### Excerpted passage:
--------------------
Sunday, February 14, 2010

Mosaic Monday: Winter Play

It was a snow day this past Friday. I think my students knew more than I did; several asked me on Thursday what time it was supposed to snow on Friday. Hmmmm. I couldn't answer that question, nor did I really, truly think we would have snow. But we did. And the official notice came in plenty of time for us to get ready to enjoy a four-day weekend.

We played in the snow on Friday and went for a walk, marveling out how so many snowflakes would join together in bunches as they fell from the sky. We would eye one cluster high above us, then stick out our tongues and try to catch them... giggling when they would land on our noses or splat in an eye instead.

I'm sure that if anyone peeked out of their windows as we walked by, they would have thought we looked a bit like Maggie chasing after snowflakes.

I'd like to order another snow day and four-day weekend.... Perhaps two weeks from now?

I'm taking part in Mary's Mosaic Monday at Little Red House. If you want a visual treat, click on over!

Friday, February 12, 2010

If you happen to see a heart floating around...

it's from us....
Happy Valentine's Day!


Hannah got this idea from the clever Color Me Katie site. If you haven't met Katie yet, you should go for a visit. But be prepared, you'll want to stay a while.

Wednesday, February 10, 2010

Getting it Right....

Have you ever thought, really thought, about how empty your life would be without certain people in it? How just knowing certain people helps you stay on an even keel during both smooth and tumultuous times? For me, that person is my sister, Traci. An idealist, a dreamer, a rock-solid realist all rolled into one.

With four years between us, she was often a little too old to play with her little sister, but I remember spending hours and hours in the floor with her, Barbies and Barbie clothes spread out before us....

I remember peering from the stairs to catch glimpses of "Dark Shadows," too afraid to sit out in the open without my sister close by....

I remember my sister slipping me money, so I could buy a slice of pizza at the skating rink.

When she went off to college, I remember writing her pages and pages of letters, many of which were recaps of the latest novel I was reading. But for me, it was a way of talking to her even when she wasn't there.

I remember how she never said one ill word toward me when I went to her house "to help her out" after her first child was born. Me. A skydiving, plane-flying, non-child-rearing person at the time. I got so lost on my way back from the grocery store, I ended up in the next town. She had to get out at night to help me find my way back to her home.
--------------------
### Activities:
1. According to the blog entries, why did the writer send her sister pages of letters while the sister was away at college? Answer in one to three sentences.
2. From the blog entries, reproduce the passage from "Getting it Right...." up to and including "sister close by....".
Work from the blog entries alone.
--------------------
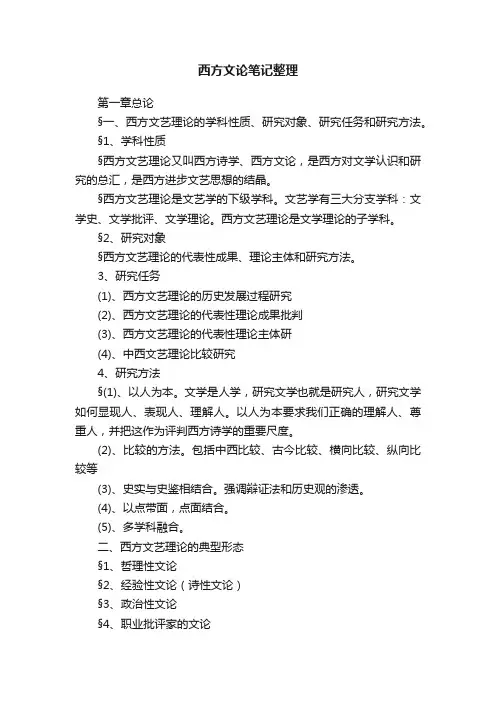 西方文论笔记整理

第一章总论

§一、西方文艺理论的学科性质、研究对象、研究任务和研究方法。

§1、学科性质

§西方文艺理论又叫西方诗学、西方文论，是西方对文学认识和研究的总汇，是西方进步文艺思想的结晶。

§西方文艺理论是文艺学的下级学科。文艺学有三大分支学科：文学史、文学批评、文学理论。西方文艺理论是文学理论的子学科。

§2、研究对象

§西方文艺理论的代表性成果、理论主体和研究方法。

3、研究任务

(1)、西方文艺理论的历史发展过程研究

(2)、西方文艺理论的代表性理论成果批判

(3)、西方文艺理论的代表性理论主体研

(4)、中西文艺理论比较研究

4、研究方法

§(1)、以人为本。文学是人学，研究文学也就是研究人，研究文学如何显现人、表现人、理解人。以人为本要求我们正确的理解人、尊重人，并把这作为评判西方诗学的重要尺度。

(2)、比较的方法。包括中西比较、古今比较、横向比较、纵向比较等

(3)、史实与史鉴相结合。强调辩证法和历史观的渗透。

(4)、以点带面，点面结合。

(5)、多学科融合。

二、西方文艺理论的典型形态

§1、哲理性文论

§2、经验性文论（诗性文论）

§3、政治性文论

§4、职业批评家的文论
--------------------
### Responses to the tasks:
1. The writer says the letters, many of which recapped the novel she was reading at the time, were a way of talking to her sister even when the sister wasn't there.

2.
Getting it Right....

Have you ever thought, really thought, about how empty your life would be without certain people in it? How just knowing certain people helps you stay on an even keel during both smooth and tumultuous times? For me, that person is my sister, Traci. An idealist, a dreamer, a rock-solid realist all rolled into one.

With four years between us, she was often a little too old to play with her little sister, but I remember spending hours and hours in the floor with her, Barbies and Barbie clothes spread out before us....

I remember peering from the stairs to catch glimpses of "Dark Shadows," too afraid to sit out in the open without my sister close by....